Thanks for reposting - there are a number of issues you have here. In my opinion, most are related to site structure.

You're displaying the Full Node on the frontpage + term pages + the page itself.

Personally, I've never been a fan of the full node view. The way I see it is that I should read a little about the article and then if I'm interested I'll click on it - however there are many other groups of people who believe entirely the opposite - I gather you fall into the "other groups" category ;-)

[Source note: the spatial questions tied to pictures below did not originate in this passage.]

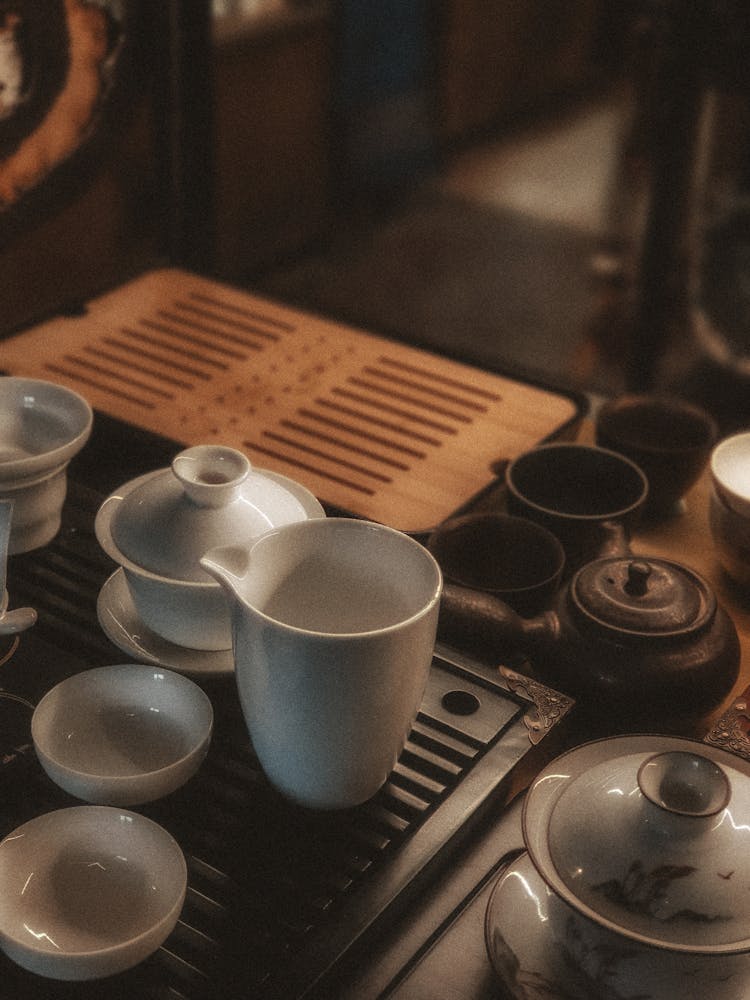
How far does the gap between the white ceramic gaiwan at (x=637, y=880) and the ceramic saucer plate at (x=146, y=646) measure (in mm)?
331

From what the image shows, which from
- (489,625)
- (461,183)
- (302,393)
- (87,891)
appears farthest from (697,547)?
(461,183)

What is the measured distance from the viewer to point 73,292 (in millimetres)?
1828

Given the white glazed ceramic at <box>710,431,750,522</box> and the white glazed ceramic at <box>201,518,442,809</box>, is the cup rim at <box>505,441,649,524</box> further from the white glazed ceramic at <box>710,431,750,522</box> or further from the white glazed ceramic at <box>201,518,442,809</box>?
the white glazed ceramic at <box>201,518,442,809</box>

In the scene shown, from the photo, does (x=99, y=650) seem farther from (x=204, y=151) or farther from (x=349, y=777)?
(x=204, y=151)

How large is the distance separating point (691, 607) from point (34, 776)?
544 mm

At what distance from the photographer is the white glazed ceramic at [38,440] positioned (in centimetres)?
113

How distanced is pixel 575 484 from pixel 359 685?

The reason your term pages are doing so well is because you've inadvertantly done some SEO to your website. You see, far fewer people are likely to search for "Wheat-free Milk-free Pan-Fried Granola" compared to "Wheat Allergy Details" (one of your term pages). A Term page is one of the most important pages on your website. Do some searches on google for things like "Running Training", "Swimming Training" and "Boxing Training" and you should see a site called www.pponline.co.uk appear on the first page of google for all those terms. I suggest you install the Page Title module too - it allows you to control the attribute of a page seperately to the node title. This is hugely important as its the attribute which controls what the link reads in search engines.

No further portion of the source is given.